Records provided
>>>

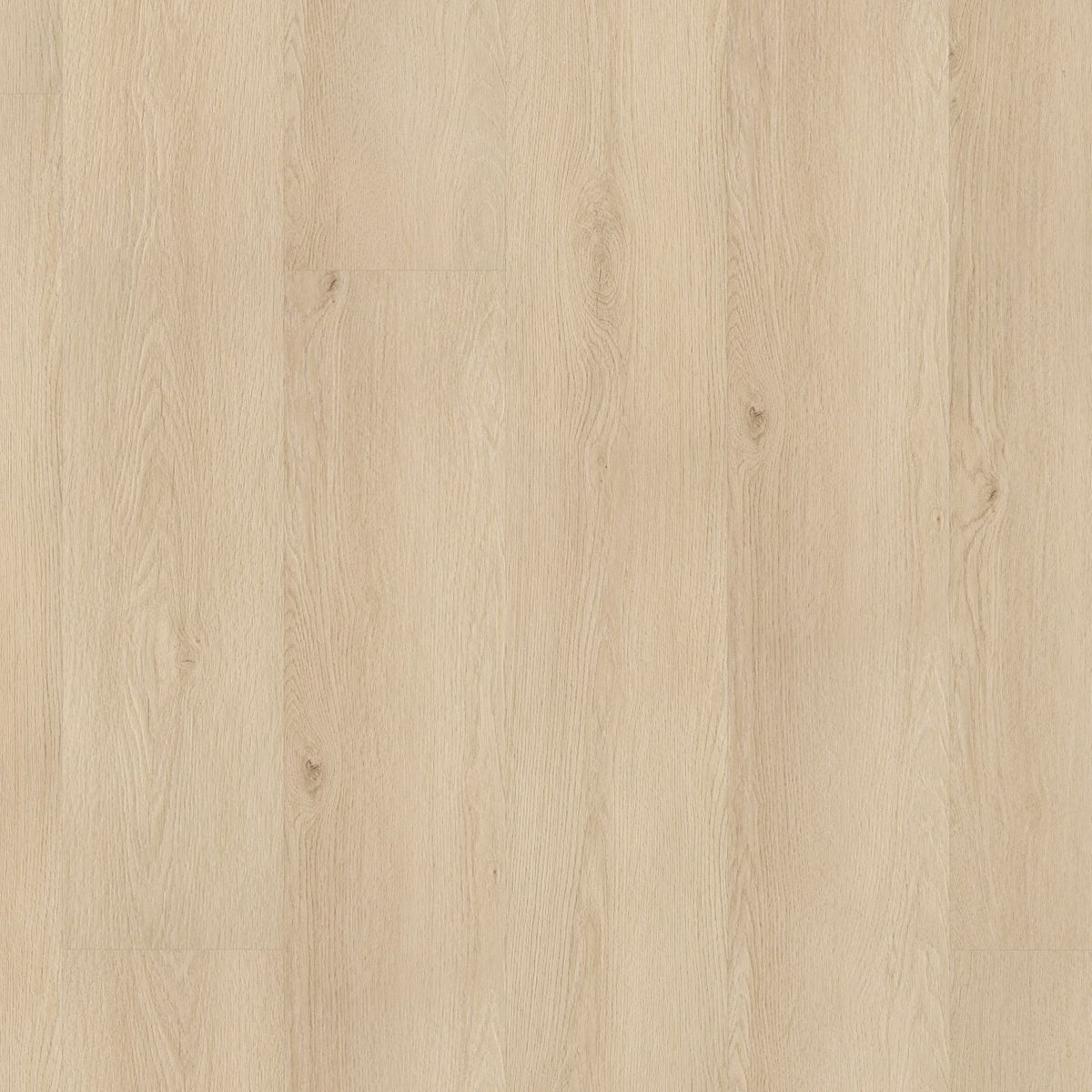 Marento – PVC Dryback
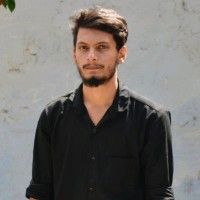 Nagaraj A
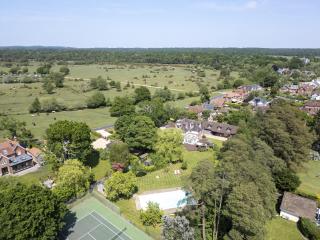 Greenwood - 2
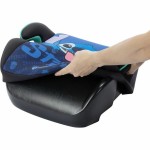 Scaun Auto Safety 1st Gri ECE R129/04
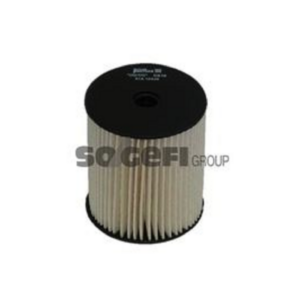 Filtro Gasolio Audi A2 1.4Tdi 06 In Poi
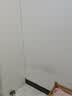卫仕（NOURSE）心动魔方辅酶Q10冻干猫咪狗狗犬心脏心肺系统养护科学营养补充剂 先试后买【犬用】心动魔方1.4g*3袋 实拍图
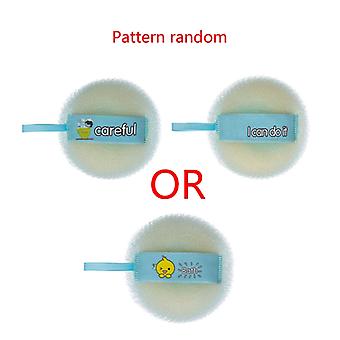 Bath Loofah Shower Sponges Body Scrubbers Exfoliators for Kids Women Men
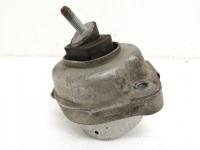 Подушка ДВС X5 E53 M57 22116770638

<<<

Exercise details
Each line of the data above must be repeated exactly, images excluded.

Task solution
 Marento – PVC Dryback
 Nagaraj A
 Greenwood - 2
 Scaun Auto Safety 1st Gri ECE R129/04
 Filtro Gasolio Audi A2 1.4Tdi 06 In Poi
卫仕（NOURSE）心动魔方辅酶Q10冻干猫咪狗狗犬心脏心肺系统养护科学营养补充剂 先试后买【犬用】心动魔方1.4g*3袋 实拍图
 Bath Loofah Shower Sponges Body Scrubbers Exfoliators for Kids Women Men
 Подушка ДВС X5 E53 M57 22116770638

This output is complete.